The nucleus is the central command center of a eukaryotic cell, storing genetic material and orchestrating cellular activity. In prokaryotes, genetic information is dispersed in the cytoplasm, whereas many eukaryotic cells—such as red blood cells—are anucleate. Nevertheless, the vast majority of human cells contain one or more nuclei that control cell function.
As a key organelle, the nucleus is enclosed by a double‑membrane known as the nuclear envelope. This envelope is composed of lipid bilayers similar to those that surround other organelles and the cell itself. The envelope safeguards the nucleus while also regulating traffic via numerous nuclear pores. Small molecules—water, ions, RNA, ATP—pass freely, whereas larger proteins and complexes traverse the pores through active transport.
Inside, chromatin—a complex of DNA and histone proteins—fills the nucleus. In humans, chromatin is organized into 46 chromosomes, each a long DNA strand wrapped around histone octamers to form nucleosomes. These nucleosomes coil into higher‑order structures, ultimately condensing the DNA to fit within the nucleus.
The nucleolus, a dense substructure, is the site of ribosomal RNA synthesis and ribosome assembly. Its dark appearance under the microscope reflects its high ribosomal content.
DNA is built from nucleotides, each comprising a deoxyribose sugar, a phosphate group, and a nitrogenous base (adenine, cytosine, guanine, thymine). Four bases pair in a complementary fashion—A with T, C with G—forming the classic double‑helix structure. A single human genome contains roughly 6 feet of DNA when stretched, but this is condensed through chromatin packaging.
Chromatin exists in two states: heterochromatin, tightly packed and transcriptionally inactive, and euchromatin, loosely packed and actively transcribed. This dynamic organization regulates gene accessibility.

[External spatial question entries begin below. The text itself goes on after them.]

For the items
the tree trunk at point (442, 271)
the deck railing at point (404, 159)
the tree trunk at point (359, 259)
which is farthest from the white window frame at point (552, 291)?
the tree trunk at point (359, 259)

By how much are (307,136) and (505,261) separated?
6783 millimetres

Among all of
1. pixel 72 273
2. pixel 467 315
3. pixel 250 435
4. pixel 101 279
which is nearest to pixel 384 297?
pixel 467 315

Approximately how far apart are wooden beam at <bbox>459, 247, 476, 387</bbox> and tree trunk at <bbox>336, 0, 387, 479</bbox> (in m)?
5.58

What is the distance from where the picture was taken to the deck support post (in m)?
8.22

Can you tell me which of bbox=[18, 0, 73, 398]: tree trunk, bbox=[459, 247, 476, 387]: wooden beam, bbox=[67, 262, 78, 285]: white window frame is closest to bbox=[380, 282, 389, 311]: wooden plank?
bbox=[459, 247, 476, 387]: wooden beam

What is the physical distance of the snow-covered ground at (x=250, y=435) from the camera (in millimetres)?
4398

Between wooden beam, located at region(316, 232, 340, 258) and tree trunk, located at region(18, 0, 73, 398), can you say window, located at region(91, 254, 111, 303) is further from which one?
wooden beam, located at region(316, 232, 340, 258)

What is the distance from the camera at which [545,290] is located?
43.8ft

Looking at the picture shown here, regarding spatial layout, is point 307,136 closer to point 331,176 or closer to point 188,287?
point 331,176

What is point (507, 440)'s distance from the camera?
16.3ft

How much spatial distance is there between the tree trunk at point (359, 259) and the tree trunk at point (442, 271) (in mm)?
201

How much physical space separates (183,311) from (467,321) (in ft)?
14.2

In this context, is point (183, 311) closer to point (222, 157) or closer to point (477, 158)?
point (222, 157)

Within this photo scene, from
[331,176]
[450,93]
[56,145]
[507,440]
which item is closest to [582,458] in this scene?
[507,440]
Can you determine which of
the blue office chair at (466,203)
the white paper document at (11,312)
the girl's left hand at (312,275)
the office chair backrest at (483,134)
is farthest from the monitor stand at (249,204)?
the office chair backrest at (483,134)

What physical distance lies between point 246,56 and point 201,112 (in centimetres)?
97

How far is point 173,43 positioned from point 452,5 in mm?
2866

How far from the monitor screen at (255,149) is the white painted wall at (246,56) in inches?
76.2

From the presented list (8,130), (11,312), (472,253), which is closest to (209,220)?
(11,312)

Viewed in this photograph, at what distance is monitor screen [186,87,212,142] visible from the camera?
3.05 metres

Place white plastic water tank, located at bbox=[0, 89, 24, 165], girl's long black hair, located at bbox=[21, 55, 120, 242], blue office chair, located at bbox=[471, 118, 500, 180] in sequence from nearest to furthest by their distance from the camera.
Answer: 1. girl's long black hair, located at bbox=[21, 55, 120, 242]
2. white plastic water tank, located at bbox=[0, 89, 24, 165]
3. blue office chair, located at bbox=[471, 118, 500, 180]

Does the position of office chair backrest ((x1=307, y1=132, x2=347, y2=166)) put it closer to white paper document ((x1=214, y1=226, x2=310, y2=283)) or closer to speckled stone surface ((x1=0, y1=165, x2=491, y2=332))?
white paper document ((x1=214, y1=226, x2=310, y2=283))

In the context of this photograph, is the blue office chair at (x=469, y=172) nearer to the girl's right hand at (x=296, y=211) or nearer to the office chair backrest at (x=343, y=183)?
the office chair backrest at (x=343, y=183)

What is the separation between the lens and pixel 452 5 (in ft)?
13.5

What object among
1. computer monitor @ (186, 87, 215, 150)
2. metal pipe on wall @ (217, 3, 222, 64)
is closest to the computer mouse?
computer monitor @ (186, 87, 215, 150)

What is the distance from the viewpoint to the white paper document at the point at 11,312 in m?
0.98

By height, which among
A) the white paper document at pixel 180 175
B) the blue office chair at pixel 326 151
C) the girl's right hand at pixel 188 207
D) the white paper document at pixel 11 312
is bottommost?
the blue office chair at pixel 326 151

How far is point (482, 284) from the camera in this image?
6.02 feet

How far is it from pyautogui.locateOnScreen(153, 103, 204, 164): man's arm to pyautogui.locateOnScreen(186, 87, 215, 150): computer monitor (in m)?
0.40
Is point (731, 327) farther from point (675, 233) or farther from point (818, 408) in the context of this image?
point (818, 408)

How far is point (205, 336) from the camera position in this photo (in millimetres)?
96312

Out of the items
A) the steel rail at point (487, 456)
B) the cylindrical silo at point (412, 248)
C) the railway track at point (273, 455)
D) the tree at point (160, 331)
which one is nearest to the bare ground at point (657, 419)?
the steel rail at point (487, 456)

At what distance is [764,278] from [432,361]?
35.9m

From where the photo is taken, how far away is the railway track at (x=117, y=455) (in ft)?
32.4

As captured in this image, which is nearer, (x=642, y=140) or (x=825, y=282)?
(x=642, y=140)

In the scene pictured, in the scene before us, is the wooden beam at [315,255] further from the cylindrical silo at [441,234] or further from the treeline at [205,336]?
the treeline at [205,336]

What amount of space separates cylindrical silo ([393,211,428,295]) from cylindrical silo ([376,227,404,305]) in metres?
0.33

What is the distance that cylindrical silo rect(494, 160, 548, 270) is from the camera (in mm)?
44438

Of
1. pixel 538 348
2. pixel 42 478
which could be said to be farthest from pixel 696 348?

Transcription—the first step in the central dogma—occurs in the nucleus. RNA polymerase binds to promoter sequences, unwinds the DNA double helix, and synthesizes messenger RNA (mRNA) from a complementary strand. The resulting mRNA carries uracil instead of thymine and replaces the sugar with ribose.
After transcription, the pre‑mRNA undergoes splicing to remove introns, leaving only exons. The mature mRNA exits the nucleus, travels to a ribosome in the cytoplasm, and is translated into a polypeptide chain.
While transcription errors are rare, they can lead to mutations. Nonetheless, the fidelity of DNA replication and repair mechanisms preserves genomic integrity.
Mitosis is a five‑phase process (prophase, prometaphase, metaphase, anaphase, telophase) that ensures accurate chromosome segregation. During prophase, chromosomes condense and the nucleolus fades. In prometaphase, the nuclear envelope disassembles, allowing spindle microtubules to attach to kinetochores.
The breakdown of the envelope is driven by phosphorylation and dephosphorylation events mediated by kinases, while the lamins—intermediate filament proteins—are depolymerized. Closed mitosis, observed in organisms like yeast, retains the envelope throughout division.
Telophase sees the re‑formation of nuclear envelopes around each set of chromosomes, followed by cytokinesis, which splits the cytoplasm and completes cell division.
Understanding these processes underscores the nucleus’s vital role in maintaining cellular function and fidelity across the life cycle.